Sunday, November 23, 2003


the dance of the divine

the house is still now, quieted by the hours of darkness now slowly lifting. i can hear dave's breath, rising, falling, heavy with slumber. i can see the light rising, making silouettes of my trees, the beauty of fractals on a morning sky. i light my candles and sit down at my new table to pray. the smallest spider you can imagine joins me, casting her web dangerously over the candles edge, unaware of the deep canyon below and the tiny flame lending light to her task.

morning is coming.

i read my prayers this morning from The Divine Hours. i do not craft my own. i wait instead in silence, straining to hear the echoes of the saints praying with me over centuries, over continents. i've never done such a thing. i feel like a child at her mother's side in the mass, studying her every move and trying to follow in the dance of the saints.

i am becoming ever more aware of this dance, and i want to learn the beauty of its sway.
i don't want to be a wallflower, a cozy intellectual who critiques but never dances.
i want to be held in an embrace that makes me weak in the knees,
and i want to move like magic through the host of other dancers
with beauty and grace
i want to be led in ways that surprise me
and i want to concentrate to follow, to not miss the moment i will be dipped or twirled
in pure ecstatic joy

before my sister got married, she and her fiance went every sunday night to a friend's house to practice their first dance. derek would be in shorts with his dress shoes in a bag, and kris was happy every week just for the chance to have the excuse to pull her shoes out of the box and bask in their beauty. what wondrous, glorious shoes! bruce and mary were their instructors, and having been married a couple times prior to this true union, they were rich in the kind of wisdom that includes everything--from how to fight fair to how to dance. week after week, they played the same music, and showed their students the steps. derek danced in his dress shoes and shorts, and kris bore holes through derek's eyes, trying to move in harmony with his every step.

on the day of the wedding, the whole room fell silent as kris walked into derek's arms for the first dance. she never took her eyes off his face, and as the song slowly faded with their last perfect steps, you could hear bruce and mary cheering. they had been watching with their toes on the dance floor, their eyes sending out the signals, even though kris and derek no longer needed to look.

i feel like the girl who just bought the shoes, and every night i insist we all just sit down and have a little worship session. aren't they beautiful? can you even imagine how pretty they'll be peaking out from my dress when i'm dancing? i dream about the day i'll dance in them like a bride on her wedding day.

so here i am...my prayer book in hand. i want to move in a new way. i want to learn the steps to this ancient dance. and i hope as i'm mastering them, a new kind of beauty will pour out of my soul. a beauty that steadies my step and lifts up my head in focus and in joy.

The Prayer Appointed for the Week
from The Divine Hours

Almighty and everlasting God, whose will it is to restore all things in your well-beloved Son, the King of kings and the Lord of lords: Mercifully grant that the peoples of the earth, divided and enslaved by sin, may be freed and brought together under his most gracious rule; who lives and reigns with you and the Holy Spirit, one God, now and for ever. Amen.

▶ **RECORDS SUPPLIED**:
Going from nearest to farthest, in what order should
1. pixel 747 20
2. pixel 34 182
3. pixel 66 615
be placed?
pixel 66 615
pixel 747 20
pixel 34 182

▶ **BRIEF**:
Answer these from the post on prayer and dance above:
(a) What book does the writer read morning prayers from?
(b) Who taught the sister and her fiance their first dance?
(c) What did Derek wear to the practice sessions?

▶ **WRITTEN SOLUTION**:
(a) The Divine Hours
(b) Bruce and Mary
(c) Shorts, with his dress shoes in a bag